======== PASSAGE

But even with or without illness, Barrett has been a step slow on both ends of the floor to start the season. Already in his fourth year, Barrett still can’t shake off the slow starts that plagued his career.
On Sunday afternoon in Phoenix, Barrett’s offense was barren as the desert. He only had a dozen points on 11 shots in 27 minutes. But that was not even the worst part. He was the worst Knicks player on the floor, registering a lowly 92.6 offensive rating while the team was gearing towards giving up 139.6 points per 100 possessions — a staggering minus-47.0 net rating.
“The big thing is, I think a couple easy baskets can get him going whether it’s moving off the ball, screening, cutting, slipping, running the floor. That that sort of thing. Oftentimes, you go through ups and downs in this game, and just work your way through it and [make] hustle plays. Oftentimes, [with] a couple of hustle plays couple and easy baskets and all of a sudden you start feeling good and it’s a big difference. So just keep working.”Tom Thibodeau postgame via MSG Network
The Knicks went all-in on Barrett this summer, which hasn’t been paying off yet. After signing the richest deal in franchise history, Barrett spoke about becoming a man. So far, he’s regressed to a bricklayer kid.

================

◆ EXERCISE INSTRUCTIONS:
• 1. According to Thibodeau's postgame comments in the Barrett passage, why would a couple of easy baskets and hustle plays help Barrett? Answer in one to three sentences.
• 2. In the Barrett passage, what was Barrett's scoring line in the Sunday afternoon game in Phoenix?
• 3. Resume the Barrett passage, starting after its final sentence.

======== DATA PROVIDED

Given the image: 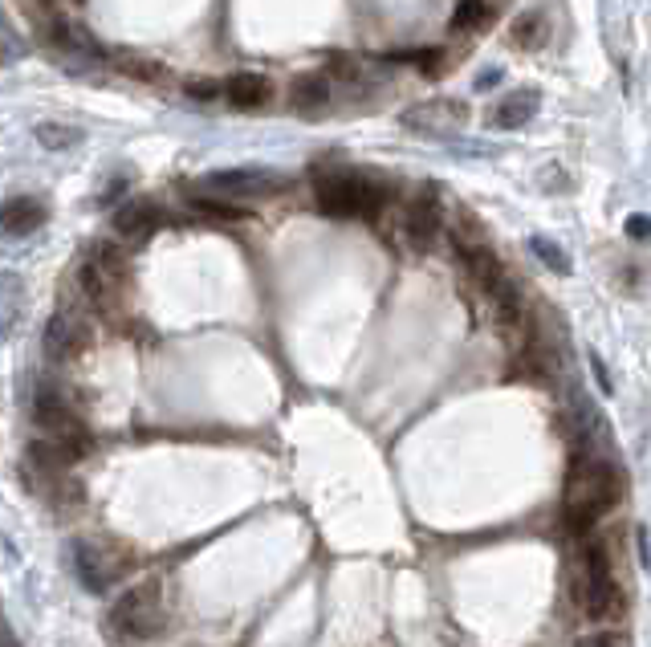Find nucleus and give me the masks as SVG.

================

◆ ANSWER LIST:
• 1. Thibodeau says that a couple of hustle plays and easy baskets can get Barrett going, and that all of a sudden he starts feeling good, which makes a big difference. He lists moving off the ball, screening, cutting, slipping and running the floor as ways to get those baskets.

• 2. He scored a dozen points on 11 shots in 27 minutes.

• 3.
With the addition of Jalen Brunson, another scorer who can command the defense, the expectation is Barrett’s efficiency will improve. But the opposite is happening. His current 39.1 percent shooting percentage is the lowest in his career.
Even if the $120 million contract pales compared to what his fellow prominent 2019 Draft classmates have received, his worsening play isn’t a good look.
Time is still on his side. But the league moves fast. He needs to shape up, or he’ll find himself not just trying to shake off slow starts but the dreaded label of being a bust.